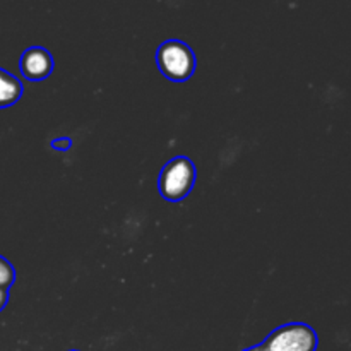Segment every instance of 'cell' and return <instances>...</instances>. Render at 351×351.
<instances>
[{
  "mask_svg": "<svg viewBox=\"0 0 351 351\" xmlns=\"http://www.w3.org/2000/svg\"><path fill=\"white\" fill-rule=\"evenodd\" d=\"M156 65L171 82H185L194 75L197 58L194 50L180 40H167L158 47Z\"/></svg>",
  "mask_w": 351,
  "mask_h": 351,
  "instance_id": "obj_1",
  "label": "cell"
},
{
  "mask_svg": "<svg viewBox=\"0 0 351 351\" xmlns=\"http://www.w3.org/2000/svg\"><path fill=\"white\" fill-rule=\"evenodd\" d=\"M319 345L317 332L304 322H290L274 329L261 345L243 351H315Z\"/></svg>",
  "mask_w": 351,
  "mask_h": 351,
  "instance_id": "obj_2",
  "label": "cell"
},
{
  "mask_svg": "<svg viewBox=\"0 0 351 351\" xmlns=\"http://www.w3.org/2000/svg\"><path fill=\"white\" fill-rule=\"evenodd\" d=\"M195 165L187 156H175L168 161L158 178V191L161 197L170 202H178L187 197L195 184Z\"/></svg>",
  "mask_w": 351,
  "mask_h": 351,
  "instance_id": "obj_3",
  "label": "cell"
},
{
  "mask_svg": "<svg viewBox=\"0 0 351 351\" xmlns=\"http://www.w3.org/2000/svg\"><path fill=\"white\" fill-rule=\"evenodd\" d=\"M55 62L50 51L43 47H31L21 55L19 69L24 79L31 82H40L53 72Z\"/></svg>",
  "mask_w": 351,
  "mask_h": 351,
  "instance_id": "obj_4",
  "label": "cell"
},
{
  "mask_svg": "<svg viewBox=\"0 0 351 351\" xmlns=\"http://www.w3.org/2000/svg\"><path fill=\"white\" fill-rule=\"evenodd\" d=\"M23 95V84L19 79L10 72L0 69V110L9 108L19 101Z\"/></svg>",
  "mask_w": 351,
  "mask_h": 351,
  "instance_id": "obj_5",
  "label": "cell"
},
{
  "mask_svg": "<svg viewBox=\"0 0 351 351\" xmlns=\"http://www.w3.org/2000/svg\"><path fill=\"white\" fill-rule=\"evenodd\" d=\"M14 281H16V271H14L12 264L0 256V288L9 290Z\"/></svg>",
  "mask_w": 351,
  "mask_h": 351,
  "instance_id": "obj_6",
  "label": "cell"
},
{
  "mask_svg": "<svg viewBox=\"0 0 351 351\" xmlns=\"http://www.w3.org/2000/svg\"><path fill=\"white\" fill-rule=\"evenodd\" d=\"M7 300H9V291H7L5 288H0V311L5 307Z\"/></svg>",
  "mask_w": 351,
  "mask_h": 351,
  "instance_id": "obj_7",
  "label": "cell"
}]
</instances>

....................

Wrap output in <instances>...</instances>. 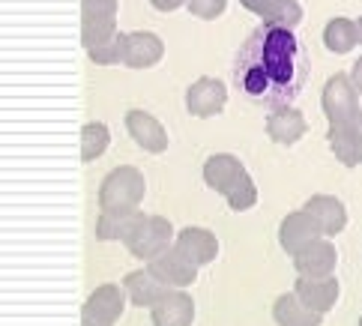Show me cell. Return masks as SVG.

....................

What you are asked to do:
Update the lines between the one holding "Segment every instance" and the one holding "95V84L19 79L10 72L0", inclusive: put "outline_svg" wherever "mask_svg" appears, leave everything else untouched, and return only those lines without the pictures.

Result of the exercise:
Segment every instance of 'cell' and return <instances>...</instances>. Render at 351×351.
<instances>
[{
  "outline_svg": "<svg viewBox=\"0 0 351 351\" xmlns=\"http://www.w3.org/2000/svg\"><path fill=\"white\" fill-rule=\"evenodd\" d=\"M156 65L171 82H185L194 75L197 58L194 50L180 40H167L158 47Z\"/></svg>",
  "mask_w": 351,
  "mask_h": 351,
  "instance_id": "obj_1",
  "label": "cell"
},
{
  "outline_svg": "<svg viewBox=\"0 0 351 351\" xmlns=\"http://www.w3.org/2000/svg\"><path fill=\"white\" fill-rule=\"evenodd\" d=\"M319 345L317 332L304 322H290L274 329L261 345L243 351H315Z\"/></svg>",
  "mask_w": 351,
  "mask_h": 351,
  "instance_id": "obj_2",
  "label": "cell"
},
{
  "outline_svg": "<svg viewBox=\"0 0 351 351\" xmlns=\"http://www.w3.org/2000/svg\"><path fill=\"white\" fill-rule=\"evenodd\" d=\"M195 165L187 156H175L168 161L158 178V191L161 197L170 202H178L187 197L195 184Z\"/></svg>",
  "mask_w": 351,
  "mask_h": 351,
  "instance_id": "obj_3",
  "label": "cell"
},
{
  "outline_svg": "<svg viewBox=\"0 0 351 351\" xmlns=\"http://www.w3.org/2000/svg\"><path fill=\"white\" fill-rule=\"evenodd\" d=\"M55 62L50 51L43 47H31L21 55L19 69L24 79L31 82H40L53 72Z\"/></svg>",
  "mask_w": 351,
  "mask_h": 351,
  "instance_id": "obj_4",
  "label": "cell"
},
{
  "outline_svg": "<svg viewBox=\"0 0 351 351\" xmlns=\"http://www.w3.org/2000/svg\"><path fill=\"white\" fill-rule=\"evenodd\" d=\"M23 95V84L19 79L10 72L0 69V110L9 108L19 101Z\"/></svg>",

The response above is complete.